Dam Removal’s Balancing Act

  • The continued operation of hydroelectric dams will be up for debate in the next decade. Currently, the Army Corps of Engineers is looking to remove the Boardman River dam in northern Michigan. This dam removal could impact how all future dam removals are completed. (Photo courtesy of the Michigan Department of Natural Resources)

The Army Corps of Engineers is tackling a dam removal project that could affect how the Corps approaches future dam removals. In the next decade, communities will be deciding whether to keep operating tens of thousands of hydroelectric dams on rivers across the country. This project is significant because it involves several dams being taken out of production along the same stretch of river. The GLRC’s Bob Allen reports:

Transcript

The Army Corps of Engineers is tackling a dam removal project that
could affect how the Corps approaches future dam removals. In the next
decade, communities will be deciding whether to keep operating tens of
thousands of hydroelectric dams on rivers across the country.
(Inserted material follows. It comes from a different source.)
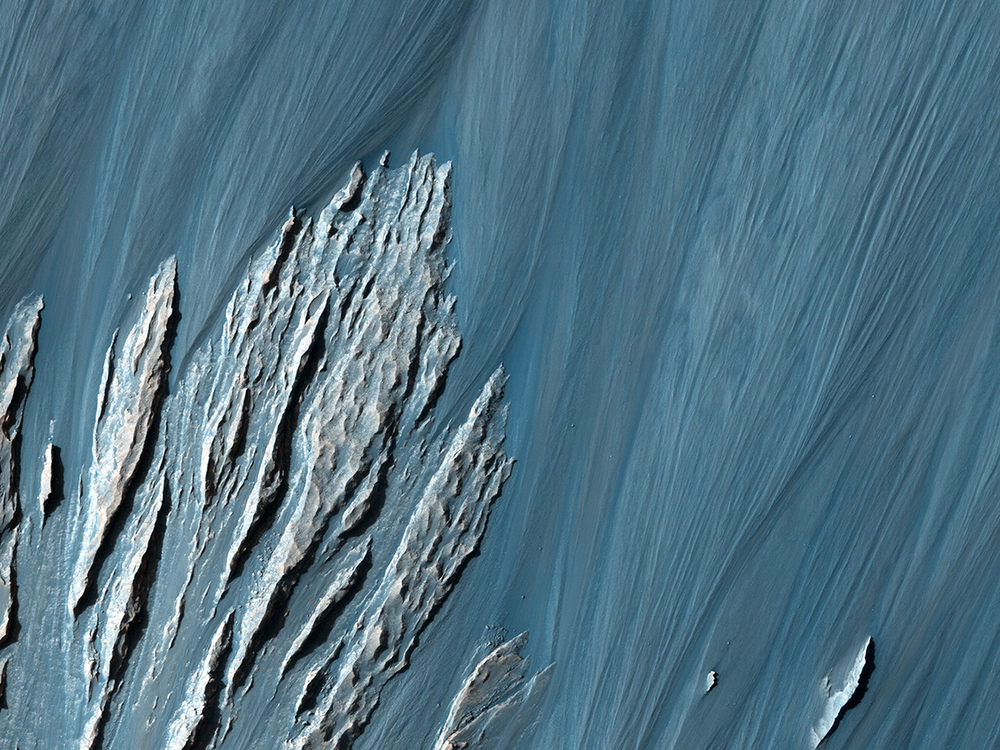 Landslides along the cliffs of Hebes Chasma uncovered rock layers which scientists can use to study Mars' geological history.  Credit: Nasa/JPL-Caltech/University of Arizona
This
project is significant because it involves several dams being taken out of
production along the same stretch of river. The GLRC’s Bob Allen
reports:


(Sound of water)


The Boardman River is beautiful. It winds and turns and tumbles
through forested hillsides and passes along northern cedar swamps.
Sections of the upper river qualify as a blue ribbon trout stream, but a
series of dams along the lower half of the river changed some of the best
river water.


Steve Largent has worked on repairing damaged banks along the
Boardman for the last fifteen years. He says removing the dams will
restore faster flowing sections of the river, and clearing out the sand and
silt built up behind the dams will be good for trout and other critters.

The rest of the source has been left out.